### ФРАГМЕНТ СТРАНИЦЫ
<<<<
Председатель. – Так что мысль о проведении его чрез законодательные учреждения была поставлена?

Щербатов. – Я не помню, было ли это поставлено в совете министров или отдельными министрами. Но тогда было это признано несвоевременным и, по тогдашнему острому моменту, нежелательным.

Председатель. – Может быть, вы вспомните несколько подробнее ваше представление по этому вопросу государю?

Щербатов. – Нет, совершенно не помню. Помню только, что никакого противодействия не было.

Председатель. – При вас Дума заседала?

Щербатов. – Да, заседала.

Председатель. – Вы не припомните запроса, предъявленного в Думе по поводу Иваново-Вознесенского дела, столкновение с рабочими и расстрел нескольких человек? Что вам известно по этому делу?

Щербатов. – На этот запрос должен был отвечать Джунковский, и как раз накануне он был уволен. Тогда это дело могло принять те или другие формы, но после того, как он был уволен, острота этого вопроса в Думе отошла, потому что уход чрезвычайно взволновал Думу. Здесь я помню, единственный раз, что перлюстрация (тогда было представлено одно письмо) дала, в известной степени, объективную картину дела. Было письмо одной школьной учительницы, свидетельницы этого, которая все описывала и очень сожалела об этом случае. По ее мнению, толпа вела себя так, что солдаты, из чувства самообороны, должны были стрелять. Я помню, что это было единственное письмо, которое дало нечто реальное.

Председатель. – Скажите, пожалуйста, вам департамент полиции и товарищ министра докладывали о провокационной подкладке этого дела, то-есть о том, что толпу вывели на улицу агенты тайной полиции, в результате чего произошел расстрел?

Щербатов. – Джунковский этому не верил.

Председатель. – Он просто не верил или приводил какие-нибудь конкретные данные?

Щербатов. – Нет, я помню, он этому не верил.
>>>>
### ВЫДЕРЖКА ИЗ СПИСКА
<<<<
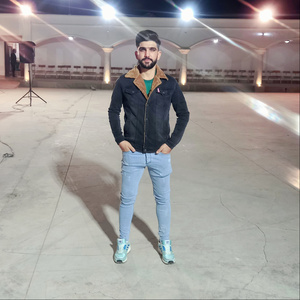 فرشاد رستمی گرمیانهء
>>>>
### ЗАДАНИЯ
(a) Сократите реплику Щербатова во фрагменте страницы, которая начинается словами «На этот запрос должен был отвечать Джунковский». Сохраните ее основные факты.
(b) Ответьте по фрагменту страницы на вопросы, отмечая ответы так же, как вопросы:
(i) Каким тогда признали проведение через законодательные учреждения?
(ii) Заседала ли Дума при Щербатове?
(iii) Как Джунковский отнесся к версии о провокационной подкладке Иваново-Вознесенского дела?

### ОТВЕТЫ К ЗАДАНИЯМ
(a) На думский запрос должен был отвечать Джунковский, но накануне его уволили. Его уход очень взволновал Думу, и острота вопроса отошла. Единственный раз перлюстрация дала в известной степени объективную картину дела. Это было письмо школьной учительницы, свидетельницы событий. По ее мнению, толпа вела себя так, что солдаты должны были стрелять из чувства самообороны.

(b)
(i) Несвоевременным и, по тогдашнему острому моменту, нежелательным.
(ii) Да, заседала.
(iii) Он этому не верил.